El comisario estaba visiblemente a disgusto. No tenía ninguna gana de escuchar teorías fantasiosas, propias de una novela negra, pero por respeto a sus hombres permitió que Diego expusiera su teoría.
—¿Solo hablasteis de eso ayer tú y ese escritor? —dijo Estrada cuando Diego terminó su exposición.
—¿Qué quieres decir? —preguntó Diego asombrado.
—Estuvisteis reunidos durante casi dos horas, ¿no es cierto? —repuso Estrada, mirando con malicia a Diego. Después, se volvió hacia el comisario—: Dos horas de charla es mucho tiempo, ¿no cree, comisario? Se puede hablar incluso de lo que no se debe.
—Pero ¿qué coño dices? —Diego dio rienda suelta a su enfado—. ¿Me has estado siguiendo?
—Lo que digo —contestó Estrada imperturbable— es que durante esta investigación el periodista Tomás Bullón ha escrito en sus artículos datos que solo podían salir de esta comisaría. Y todos sabemos que ese escritor amigo suyo, Olmos, conoce a Bullón desde hace años.
—¿Crees que soy yo quien le ha pasado la información a Bullón? —Diego estaba fuera de sí—. Eres un hijo de puta.
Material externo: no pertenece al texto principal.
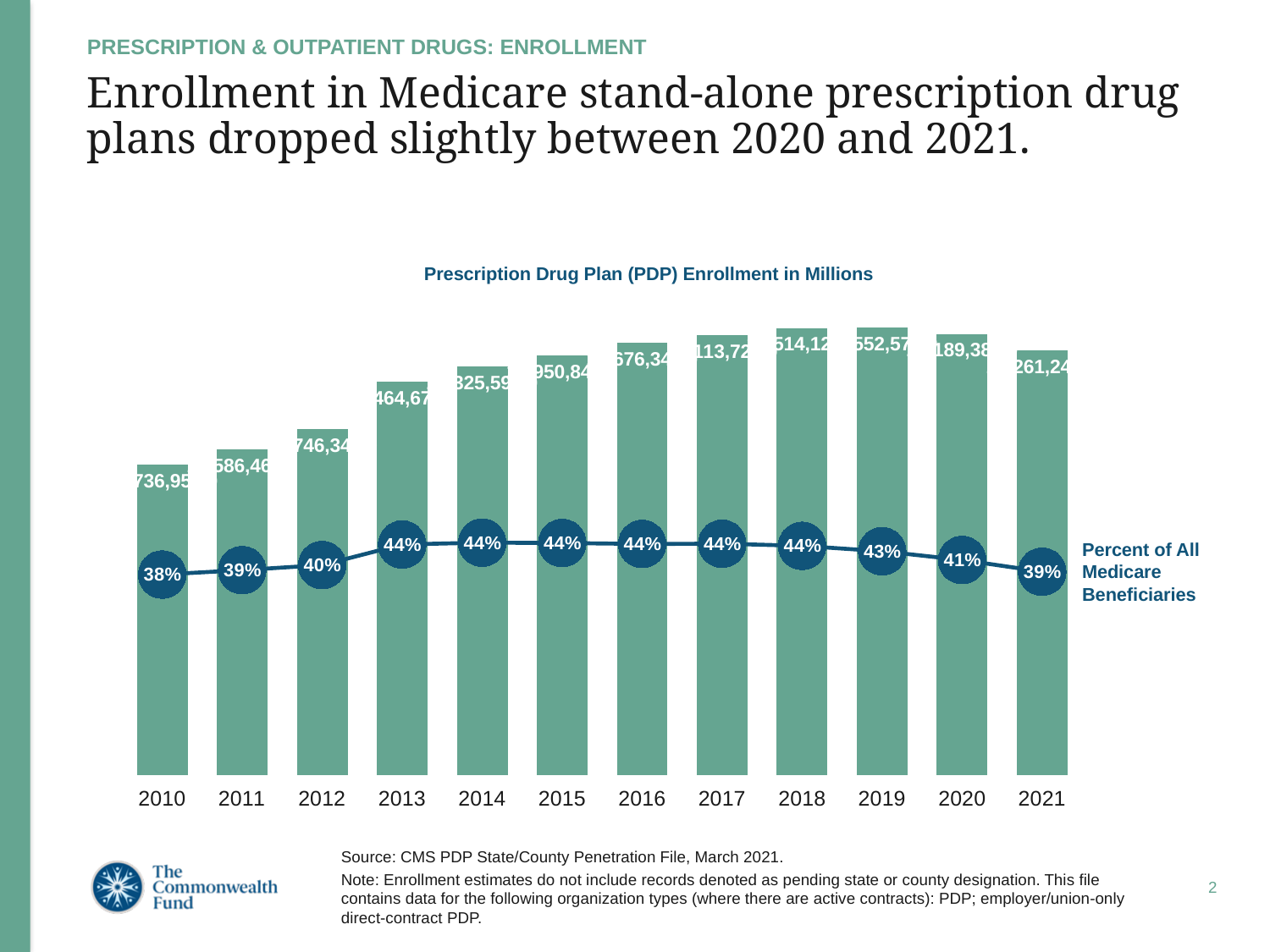
By how many percentage points did the percent of all Medicare beneficiaries enrolled in PDPs fall from 2020 to 2021? 2 percentage points What is the title of the chart? Prescription Drug Plan (PDP) Enrollment in Millions How many years are shown on the x axis of the chart? 12 Which year has the lowest percent of all Medicare beneficiaries enrolled in PDPs? 2010 What kind of chart is used to show PDP enrollment? Bar chart What is the highest percent of all Medicare beneficiaries shown on the line? 44% What percent of all Medicare beneficiaries were enrolled in stand-alone prescription drug plans in 2019? 43% What percent of all Medicare beneficiaries were enrolled in stand-alone prescription drug plans in 2010? 38% What percent of all Medicare beneficiaries were enrolled in stand-alone prescription drug plans in 2021? 39% Does the percent of all Medicare beneficiaries enrolled in PDPs rise or fall from 2018 to 2021? Fall What percent of all Medicare beneficiaries were enrolled in stand-alone prescription drug plans in 2012? 40% Which year has the taller enrollment bar, 2010 or 2019? 2019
El comisario Gonzalo Barredo tuvo que intervenir y ordenó silencio a gritos. El inspector jefe Tomás Herrera supo en ese mismo instante que habían perdido la batalla.
El comisario sentenció el asunto. Todos los esfuerzos de la comisaría debían dedicarse a esclarecer el misterio que rodeaba a la declaración de culpabilidad del músico Serguei Vorobiov. ¿Por qué se había declarado culpable? ¿A quién amparaba con su declaración?
En cuanto a la teoría de Diego, no quería oír hablar de aquellas fantasías de detectives de novela nunca más. Herrera seguiría al frente del caso, pero la línea de investigación era la que allí se había decidido.
Diego recordó que la carta que se había recibido era una copia de una de las misivas que supuestamente escribió Jack el Destripador en 1888. Y las heridas de aquellas mujeres eran prácticamente las mismas que Jack infligió a sus víctimas. ¿Tampoco eso se iba a tener en cuenta?